Die im Mainstream liegende Lösung – wie von Frau Hämmerling vorgetragen wurde – sei der Wettbewerb. Da sage ich, in Anknüpfung an meine letzte Rede: Hören Sie doch endlich auf, einen Wettbewerb in einem Wirtschaftsfeld herbeizureden, wo es keinen Wettbewerb gibt.
Es gibt keinen und sollte auch keinen Wettbewerb der kapitalistischen Art geben, weil das Eisenbahnsystem ein hochkomplexes System ist und nur als System zu betreiben ist.
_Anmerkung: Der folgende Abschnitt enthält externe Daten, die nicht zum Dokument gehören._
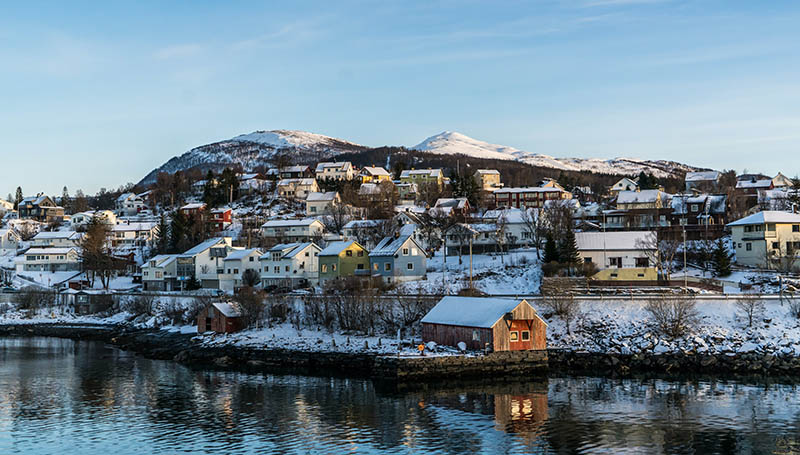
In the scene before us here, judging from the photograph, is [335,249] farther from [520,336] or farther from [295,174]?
[295,174]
Da bestehen enge Abhängigkeiten verschiedener technischer Systeme, und das löst man nicht durch Vertragsregelungen mit ganz vielen unterschiedlichen Akteuren. Wir haben keinen Wettbewerb, und wir wollen ihn auch nicht. Wir wollen die öffentliche Daseinsvorsorge durchsetzen, nicht durch Vertragskündigung und vertragslosen Zustand, sondern durch Übernahme des Systems S-Bahn in kommunale Verantwortung.
Wir wollen auch die Finanzierungsverantwortung in dem Sinne durchsetzen, dass wir auf das unternehmerische Agieren eines kommunalen Verkehrsunternehmens steuernd wirken.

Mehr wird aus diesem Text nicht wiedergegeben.